The default prior is p10_priors = c(1, 20), which describes the beta distribution hyperparameters: alpha, beta. The mean of this distribution is \(\frac{\alpha}{\alpha + \beta}\), and the variance of this distribution is \(\frac{\alpha\beta}{(\alpha + \beta)^2(\alpha+\beta+1)}\). The mean and variance of the default prior is 0.048 and 0.0002, respectively.

ggplot() +
  geom_histogram(aes(x = rbeta(n = 10000, shape1 = 1, shape2 = 20))) +
  labs(x = "p10 prior", y = "") +
  theme_minimal()

If you wanted to add a more informative prior to reflect your belief that the probability of a false positive eDNA detection is low, you could change these parameter to something like p10_priors = c(1, 70), where the mean and variance are 0.014 and 0.00019, respectively.

ggplot() +
  geom_histogram(aes(x = rbeta(n = 10000, shape1 = 1, shape2 = 70))) +
  labs(x = "p10 prior", y = "") +
  theme_minimal()

Put another way, this choice of prior has 97% of its probability density <0.05:

pbeta(q = 0.05, shape1 = 1, shape2 = 70)

## [1] 0.9724163

You can also set this prior using your own data, perhaps from negative controls. For example, let’s say you used 25 negative qPCR controls during eDNA data processing. You can assume that the probability of a false positive is less than \(\frac{1}{25} = 0.04\). To reflect this data, you could create a prior where the probability \(p_{10}>0.04\) is low, like p10_priors = c(1, 100).

ggplot() +
  geom_histogram(aes(x = rbeta(n = 10000, shape1 = 1, shape2 = 100))) +
  labs(x = "p10 prior", y = "") +
  theme_minimal()

9.2.4 Adding site-level covariates

The model assumes that the site-level mean count and site-level mean eDNA detection rate are generally positively correlated.

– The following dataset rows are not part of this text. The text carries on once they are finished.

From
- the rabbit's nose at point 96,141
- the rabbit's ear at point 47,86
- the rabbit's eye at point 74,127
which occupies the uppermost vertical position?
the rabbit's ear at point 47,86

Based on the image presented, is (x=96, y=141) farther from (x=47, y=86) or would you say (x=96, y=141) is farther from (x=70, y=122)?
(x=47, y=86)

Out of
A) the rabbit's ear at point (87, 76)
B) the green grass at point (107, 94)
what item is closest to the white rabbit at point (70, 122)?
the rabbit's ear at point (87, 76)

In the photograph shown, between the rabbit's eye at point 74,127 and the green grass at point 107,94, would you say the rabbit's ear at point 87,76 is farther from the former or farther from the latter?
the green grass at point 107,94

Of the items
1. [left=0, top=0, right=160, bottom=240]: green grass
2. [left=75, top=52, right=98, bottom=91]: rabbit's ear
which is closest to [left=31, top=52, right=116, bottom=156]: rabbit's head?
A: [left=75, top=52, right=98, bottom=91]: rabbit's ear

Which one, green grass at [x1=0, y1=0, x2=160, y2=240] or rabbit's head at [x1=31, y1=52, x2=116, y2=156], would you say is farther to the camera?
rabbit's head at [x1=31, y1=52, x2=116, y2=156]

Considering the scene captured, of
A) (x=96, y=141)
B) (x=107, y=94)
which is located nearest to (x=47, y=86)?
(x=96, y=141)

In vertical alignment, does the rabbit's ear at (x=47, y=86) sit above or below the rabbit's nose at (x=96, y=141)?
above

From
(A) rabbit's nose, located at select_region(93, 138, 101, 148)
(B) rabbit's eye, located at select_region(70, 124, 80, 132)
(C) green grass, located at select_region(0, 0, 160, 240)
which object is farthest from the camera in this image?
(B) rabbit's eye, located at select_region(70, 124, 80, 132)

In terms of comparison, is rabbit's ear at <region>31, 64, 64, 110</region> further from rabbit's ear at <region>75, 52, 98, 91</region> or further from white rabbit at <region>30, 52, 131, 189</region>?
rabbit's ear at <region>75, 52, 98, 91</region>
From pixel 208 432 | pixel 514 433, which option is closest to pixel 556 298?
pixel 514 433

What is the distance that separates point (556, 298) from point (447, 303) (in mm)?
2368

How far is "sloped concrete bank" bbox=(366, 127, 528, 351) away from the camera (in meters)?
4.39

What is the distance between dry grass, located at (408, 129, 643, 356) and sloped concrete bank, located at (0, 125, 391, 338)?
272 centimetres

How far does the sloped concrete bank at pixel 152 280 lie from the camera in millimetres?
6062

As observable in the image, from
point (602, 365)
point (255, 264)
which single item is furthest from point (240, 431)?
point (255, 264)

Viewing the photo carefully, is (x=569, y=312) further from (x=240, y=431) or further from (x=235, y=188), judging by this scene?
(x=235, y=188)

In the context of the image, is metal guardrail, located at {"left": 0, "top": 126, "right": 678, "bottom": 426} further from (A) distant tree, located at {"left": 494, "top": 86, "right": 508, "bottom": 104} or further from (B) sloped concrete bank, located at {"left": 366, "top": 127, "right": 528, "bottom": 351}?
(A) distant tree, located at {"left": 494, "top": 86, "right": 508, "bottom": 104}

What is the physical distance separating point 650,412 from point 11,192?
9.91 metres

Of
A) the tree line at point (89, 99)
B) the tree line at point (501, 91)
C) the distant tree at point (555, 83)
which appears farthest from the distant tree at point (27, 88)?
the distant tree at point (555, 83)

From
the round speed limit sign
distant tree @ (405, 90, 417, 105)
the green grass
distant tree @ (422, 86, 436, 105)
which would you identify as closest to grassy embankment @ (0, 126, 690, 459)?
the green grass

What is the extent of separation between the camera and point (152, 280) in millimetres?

For example, let’s look at the relationship between the mean count and mean positive eDNA detections in the green crab data.

ggplot() +
  geom_point(aes(x = rowMeans(green_crab_data$count, na.rm = TRUE),
                 y = rowMeans(green_crab_data$pcr_k, na.rm = TRUE)),
             size = 3) +
  labs(x = "mean trap count", y = "mean positive eDNA detections") +
  theme_minimal()

Or perhaps let’s look at the goby data, where the mean positive eDNA detections asymptotically approaches the number of eDNA replicates (6) as the site-level mean seine count increases.

ggplot() +
  geom_point(aes(x = rowMeans(goby_data$count, na.rm = TRUE),
                 y = rowMeans(goby_data$pcr_k, na.rm = TRUE)),
             size = 3) +
  labs(x = "mean seine count", y = "mean positive eDNA detections") +
  theme_minimal()

If your data does not show a similar relationship and is not converging with joint_model(), then consider adding site-level covariates that can explain why the sensitivities between eDNA and traditional sampling do not have the same relationship across all sites. These site-level covariates can be quantitative or categorical (i.e., dummy variables). For example, are some of your sites ponds and others rivers? Is salinity higher at some of your sites? Are some sites particularly turbid? See use case 2 for an example of how to implement joint_model() with site-level covariates.